What the task asks
Extend the Go guide on timeout budgets and deadline propagation, starting right after its final sentence.

┌─ Supplied text

Skip to content

8.3 time — Professional

Audience. You're shipping services where time correctness is part of the SLA: deadlines that propagate across calls, retries that don't stampede, scheduled jobs that survive restarts, tokens that expire at the right moment, and tests that don't sleep. This file is the set of patterns you reach for when "it works on my machine at 2pm" isn't enough.

1. Timeout budgets

A request enters your system with a budget. Each downstream call should consume part of that budget, never the whole thing. If you set a fresh 2-second timeout on every hop, your 5-hop chain has a 10-second worst-case latency the entry point doesn't know about.

func handle(ctx context.Context, req Request) (Response, error) {
    // Use the deadline already on ctx if present, else 2s.
    if _, ok := ctx.Deadline(); !ok {
        var cancel context.CancelFunc
        ctx, cancel = context.WithTimeout(ctx, 2*time.Second)
        defer cancel()
    }
    return doWork(ctx, req)
}

The pattern: propagate the deadline from the inbound ctx. Add a local timeout only if the caller didn't impose one. Inside, give each downstream a budget computed from time.Until(deadline) rather than a fixed duration:

func doWork(ctx context.Context, req Request) (Response, error) {
    deadline, _ := ctx.Deadline()
    remaining := time.Until(deadline)
    perHopBudget := remaining / 3 // we have three hops left

    aCtx, aCancel := context.WithTimeout(ctx, perHopBudget)
    defer aCancel()
    a, err := callA(aCtx)
    if err != nil {
        return Response{}, err
    }
    // ... calls B, C similarly
}

This way, slow upstream calls don't starve downstream ones, and the total budget is honored.

2. Deadline propagation across services

When you make an outbound HTTP/gRPC call, the deadline on ctx should travel with the request. gRPC does this automatically via the grpc-timeout header. For HTTP, you have to do it yourself if your upstream cares:

req, _ := http.NewRequestWithContext(ctx, "GET", url, nil)
if dl, ok := ctx.Deadline(); ok {
    remaining := time.Until(dl)
    req.Header.Set("X-Deadline-Ms", strconv.FormatInt(remaining.Milliseconds(), 10))
}
resp, err := http.DefaultClient.Do(req)

The receiver can then construct its own context with the matching deadline:

func handler(w http.ResponseWriter, r *http.Request) {
    ctx := r.Context()
    if hdr := r.Header.Get("X-Deadline-Ms"); hdr != "" {
        if ms, err := strconv.ParseInt(hdr, 10, 64); err == nil {
            var cancel context.CancelFunc
            ctx, cancel = context.WithTimeout(ctx, time.Duration(ms)*time.Millisecond)
            defer cancel()
        }
    }
    // serve with ctx
}

Why milliseconds, not absolute timestamps: clock skew. If the upstream sent 1746540045123 (a Unix milli) and your local clock is 200 ms behind, the deadline is computed wrong. A relative duration is clock-independent.

└─
┌─ Provided information

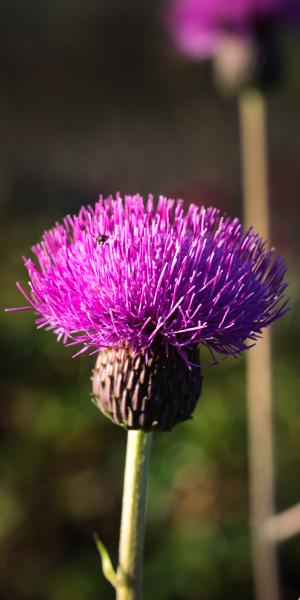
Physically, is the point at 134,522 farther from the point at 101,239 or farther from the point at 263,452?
the point at 263,452

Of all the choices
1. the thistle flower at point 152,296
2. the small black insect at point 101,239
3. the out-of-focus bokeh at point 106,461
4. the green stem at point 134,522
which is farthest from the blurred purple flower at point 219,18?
the green stem at point 134,522

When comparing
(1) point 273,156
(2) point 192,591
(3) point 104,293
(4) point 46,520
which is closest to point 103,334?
(3) point 104,293

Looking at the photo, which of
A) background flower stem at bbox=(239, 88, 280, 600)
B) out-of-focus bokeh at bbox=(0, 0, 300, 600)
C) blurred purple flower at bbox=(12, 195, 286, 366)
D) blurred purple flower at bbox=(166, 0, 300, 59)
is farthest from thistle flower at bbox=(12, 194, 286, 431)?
blurred purple flower at bbox=(166, 0, 300, 59)

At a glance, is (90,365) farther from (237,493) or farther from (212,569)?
(212,569)

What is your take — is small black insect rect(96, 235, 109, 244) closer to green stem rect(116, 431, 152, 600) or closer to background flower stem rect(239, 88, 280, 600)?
green stem rect(116, 431, 152, 600)

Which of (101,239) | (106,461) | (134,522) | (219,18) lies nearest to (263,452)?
(106,461)

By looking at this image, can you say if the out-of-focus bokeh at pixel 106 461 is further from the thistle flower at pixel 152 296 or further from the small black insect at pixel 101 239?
the small black insect at pixel 101 239

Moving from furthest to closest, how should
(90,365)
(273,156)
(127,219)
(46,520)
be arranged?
(273,156)
(90,365)
(46,520)
(127,219)
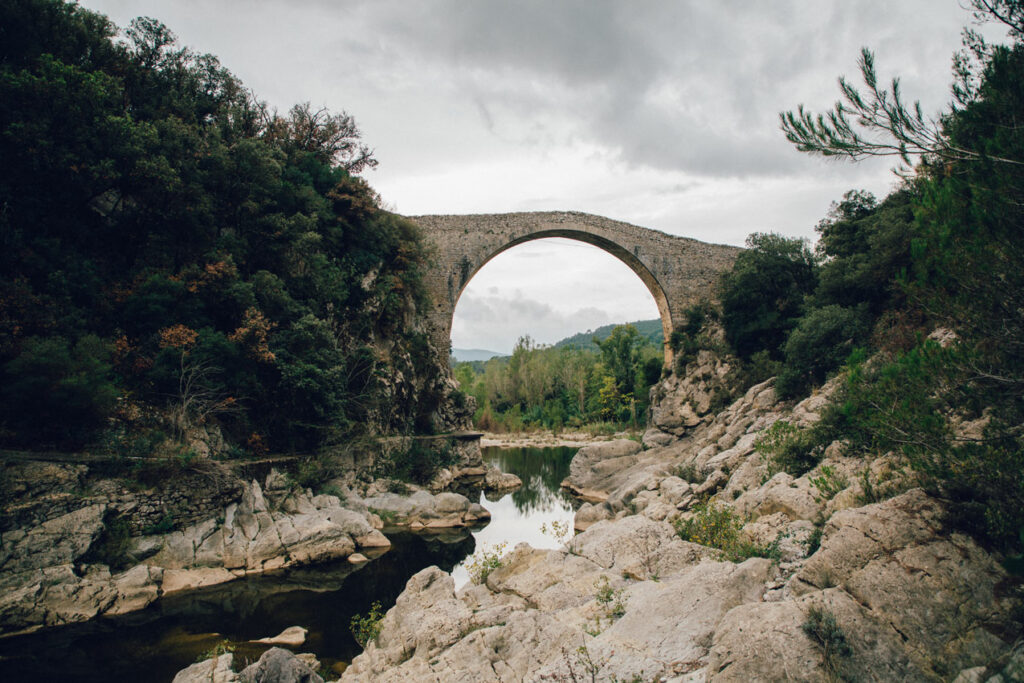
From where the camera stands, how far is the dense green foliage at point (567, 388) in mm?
28281

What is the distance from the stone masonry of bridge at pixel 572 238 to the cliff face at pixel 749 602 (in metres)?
11.3

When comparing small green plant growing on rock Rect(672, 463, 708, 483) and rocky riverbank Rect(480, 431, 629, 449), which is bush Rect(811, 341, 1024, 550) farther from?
rocky riverbank Rect(480, 431, 629, 449)

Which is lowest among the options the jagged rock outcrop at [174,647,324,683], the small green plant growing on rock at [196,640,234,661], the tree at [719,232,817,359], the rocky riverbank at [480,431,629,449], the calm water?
the rocky riverbank at [480,431,629,449]

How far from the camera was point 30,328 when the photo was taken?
6949 mm

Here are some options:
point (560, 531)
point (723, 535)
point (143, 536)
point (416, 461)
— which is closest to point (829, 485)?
point (723, 535)

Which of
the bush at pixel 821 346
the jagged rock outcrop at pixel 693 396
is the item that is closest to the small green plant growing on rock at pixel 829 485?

└─

Response to the task
3. Exponential backoff with jitter

A retry loop without jitter creates thundering herds: every client that hit the same outage retries at exactly the same moment, hammering the recovering service in lockstep. The fix is randomized backoff — "full jitter" is the canonical recipe:

// sleep = random in [0, base * 2^attempt), capped.
func backoff(attempt int, base, cap time.Duration) time.Duration {
    exp := time.Duration(1) << attempt
    d := base * exp
    if d > cap || d < 0 {
        d = cap
    }
    // full jitter
    return time.Duration(rand.Int63n(int64(d)))
}

func retry(ctx context.Context, op func() error) error {
    var err error
    for attempt := 0; attempt < 6; attempt++ {
        err = op()
        if err == nil {
            return nil
        }
        if !isRetryable(err) {
            return err
        }
        wait := backoff(attempt, 100*time.Millisecond, 10*time.Second)
        select {
        case <-ctx.Done():
            return ctx.Err()
        case <-time.After(wait):
        }
    }
    return err
}

Three things:

  • Cap the maximum wait. Otherwise attempt = 30 waits longer than the universe is old. The cap is also where you protect against integer overflow of 1 << attempt.
  • Always select against ctx.Done(). If the context is cancelled during a backoff, return immediately. Otherwise the retry loop outlives the request.
  • Use crypto/rand or a properly-seeded math/rand/v2 source. The default math/rand.Int63n (pre-Go 1.22) used a global non-cryptographic generator with a deterministic seed, which is fine for jitter but worth knowing if you migrate code.

For "decorrelated jitter" (smoother distribution across many retries), swap the formula: wait = random in [base, prev*3). The AWS Architecture Blog has the canonical write-up.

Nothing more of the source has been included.